Kubernetes Course
Rollbacks
You pushed a bad deployment. Error rates are spiking. Users are hitting 500s. The fastest path back to stability is a rollback — and in Kubernetes, the whole thing takes one command and about 30 seconds. This lesson covers how rollback history works, how to execute a rollback under pressure, and how to avoid the mistakes that make rollbacks fail when you need them most.
How Kubernetes Remembers Your Deployments
Every time you change a Deployment's Pod template — update the image, modify env vars, change resource limits — Kubernetes saves the previous state as a revision. Each revision corresponds to a ReplicaSet. Rolling back simply means telling Kubernetes to make a previous ReplicaSet the active one again.
The key insight: the old ReplicaSet is never deleted when you roll forward. It's kept around with its Pod template intact, scaled to zero. A rollback just scales the old ReplicaSet back up and scales the current one back to zero — using the same rolling update mechanism as a forward deploy. The Pods come back online before the broken Pods come down.
revisionHistoryLimit controls how many revisions are kept
By default, Kubernetes keeps the last 10 revisions for every Deployment.

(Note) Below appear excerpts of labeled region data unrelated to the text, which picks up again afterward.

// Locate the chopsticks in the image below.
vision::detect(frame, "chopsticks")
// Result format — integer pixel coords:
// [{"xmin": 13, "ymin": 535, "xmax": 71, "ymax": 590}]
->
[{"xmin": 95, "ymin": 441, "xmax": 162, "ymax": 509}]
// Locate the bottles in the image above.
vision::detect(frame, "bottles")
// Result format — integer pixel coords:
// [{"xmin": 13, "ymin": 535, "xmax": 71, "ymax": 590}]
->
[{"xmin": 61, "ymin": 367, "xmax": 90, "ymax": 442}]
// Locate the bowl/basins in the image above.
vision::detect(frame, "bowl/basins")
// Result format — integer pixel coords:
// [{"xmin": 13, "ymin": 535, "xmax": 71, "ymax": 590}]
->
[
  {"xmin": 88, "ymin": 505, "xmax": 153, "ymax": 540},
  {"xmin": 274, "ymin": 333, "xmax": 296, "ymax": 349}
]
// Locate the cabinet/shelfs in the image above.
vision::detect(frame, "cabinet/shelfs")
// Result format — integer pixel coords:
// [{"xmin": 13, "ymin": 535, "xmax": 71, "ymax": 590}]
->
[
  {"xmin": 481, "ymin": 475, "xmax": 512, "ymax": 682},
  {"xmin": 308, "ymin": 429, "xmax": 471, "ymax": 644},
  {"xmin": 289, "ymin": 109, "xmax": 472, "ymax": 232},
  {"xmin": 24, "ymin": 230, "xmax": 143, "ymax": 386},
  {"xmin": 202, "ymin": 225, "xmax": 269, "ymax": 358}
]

This is controlled by the revisionHistoryLimit field in the Deployment spec. Keep it at 10 for production. If you set it to 0, you lose the ability to roll back entirely — which is never worth the tiny etcd space saving.
Viewing Rollout History
The scenario: Your team has been actively deploying the payment API over the past two weeks. You're now investigating a production incident and need to understand exactly what has changed across the last several deployments — which image versions were deployed, when, and what changed.
kubectl rollout history deployment/payment-api -n production
# history: list all saved revisions for a Deployment
# Shows REVISION number and CHANGE-CAUSE (if annotated — more on this below)
# REVISION 1 = first ever deploy, higher numbers = more recent
kubectl rollout history deployment/payment-api --revision=3 -n production
# --revision=N: inspect a specific revision in detail
# Shows the full Pod template that was active at that revision:
# image, env vars, resource limits, labels — everything
$ kubectl rollout history deployment/payment-api -n production
deployment.apps/payment-api
REVISION CHANGE-CAUSE
1 <none>
2 <none>
3 <none>
4 <none>
5 <none>
$ kubectl rollout history deployment/payment-api --revision=4 -n production
deployment.apps/payment-api with revision #4
Pod Template:
Labels: app=payment-api
version=3.1.0
Containers:
payment-api:
Image: company/payment-api:3.1.0
Port: 8080/TCP
Limits: cpu: 500m, memory: 350Mi
Requests: cpu: 150m, memory: 200Mi
Environment:
APP_ENV: production
LOG_LEVEL: info
$ kubectl rollout history deployment/payment-api --revision=5 -n production
deployment.apps/payment-api with revision #5
Pod Template:
Labels: app=payment-api
version=3.2.0
Containers:
payment-api:
Image: company/payment-api:3.2.0
Port: 8080/TCPWhat just happened?
CHANGE-CAUSE: <none> — This is the most common and most frustrating rollout history output. Every revision shows <none> because nobody set the kubernetes.io/change-cause annotation. You can see what image changed by inspecting each revision individually, but you can't immediately tell why the deployment happened. We'll fix this next.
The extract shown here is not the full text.